# LGB wheels squeak



## tomas21 (Jan 16, 2008)

I recently pulled out our LGB Trainset today and noticed that one of my cars is producing a squeak sound from the wheels. The wheels are plastic with metal on the outside axle that go into the plastic housing. Do you have any tips or a product to help reduce this sound?

The other six cars with similar axles have no problems.

Thanks in advance.


----------



## chuck n (Jan 2, 2008)

Go to your local hobby shop and get a bottle of plastic compatible oil. Bachmann and LaBelles make a suitable oil. There are some oils that will attack plastic.

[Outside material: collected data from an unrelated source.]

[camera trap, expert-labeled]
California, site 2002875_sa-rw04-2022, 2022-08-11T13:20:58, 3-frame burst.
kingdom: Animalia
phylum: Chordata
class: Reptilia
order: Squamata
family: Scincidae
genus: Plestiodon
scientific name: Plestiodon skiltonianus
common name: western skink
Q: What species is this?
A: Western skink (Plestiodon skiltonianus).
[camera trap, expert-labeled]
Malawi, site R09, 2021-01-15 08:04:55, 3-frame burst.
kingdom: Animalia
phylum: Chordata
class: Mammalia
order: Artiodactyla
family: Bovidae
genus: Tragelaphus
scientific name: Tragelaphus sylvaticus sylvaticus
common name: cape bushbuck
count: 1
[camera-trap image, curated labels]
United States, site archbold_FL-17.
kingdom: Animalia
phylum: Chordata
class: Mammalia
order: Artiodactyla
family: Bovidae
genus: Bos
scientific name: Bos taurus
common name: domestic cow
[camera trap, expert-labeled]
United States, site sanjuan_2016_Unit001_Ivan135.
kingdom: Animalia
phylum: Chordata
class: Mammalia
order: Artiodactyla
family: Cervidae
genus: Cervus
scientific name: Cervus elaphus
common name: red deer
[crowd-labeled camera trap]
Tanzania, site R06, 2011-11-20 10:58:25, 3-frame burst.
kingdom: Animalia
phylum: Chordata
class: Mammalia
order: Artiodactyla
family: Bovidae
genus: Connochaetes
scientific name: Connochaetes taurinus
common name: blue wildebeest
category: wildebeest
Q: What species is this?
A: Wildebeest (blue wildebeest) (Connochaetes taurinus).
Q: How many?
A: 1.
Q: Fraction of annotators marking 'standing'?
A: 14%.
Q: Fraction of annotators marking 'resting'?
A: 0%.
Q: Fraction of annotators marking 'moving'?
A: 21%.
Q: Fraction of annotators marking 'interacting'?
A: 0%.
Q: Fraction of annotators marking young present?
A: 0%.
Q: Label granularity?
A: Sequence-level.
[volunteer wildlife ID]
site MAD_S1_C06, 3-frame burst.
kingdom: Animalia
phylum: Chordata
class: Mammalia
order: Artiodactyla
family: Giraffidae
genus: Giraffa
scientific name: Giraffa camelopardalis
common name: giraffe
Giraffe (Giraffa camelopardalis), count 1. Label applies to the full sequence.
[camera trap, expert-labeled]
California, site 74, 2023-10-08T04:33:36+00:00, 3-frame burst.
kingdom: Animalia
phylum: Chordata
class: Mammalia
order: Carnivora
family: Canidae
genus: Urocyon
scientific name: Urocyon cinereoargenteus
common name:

A drop on the journal at the end of each axle should stop the squeak. 


Chuck


----------



## Jerry McColgan (Feb 8, 2008)

While it may be a little difficult to locate these days I have always found LGB 50019 Maintenance Oil to be the very best. It is the only oil I would ever use on any of my LGB trains. Other oils may work as well but I am not willing to risk it. The long needle tip makes it easy to put just a drop where you need it (too much oil is as bad as too little oil.

I often use LGB oil and grease on non-LGB trains but my personal preference is to never use anything but LGB oil and grease on my LGB trains. I have never had to replace anything that wore out or was damaged by using LGB lubricants.

Regards,

Jerry


----------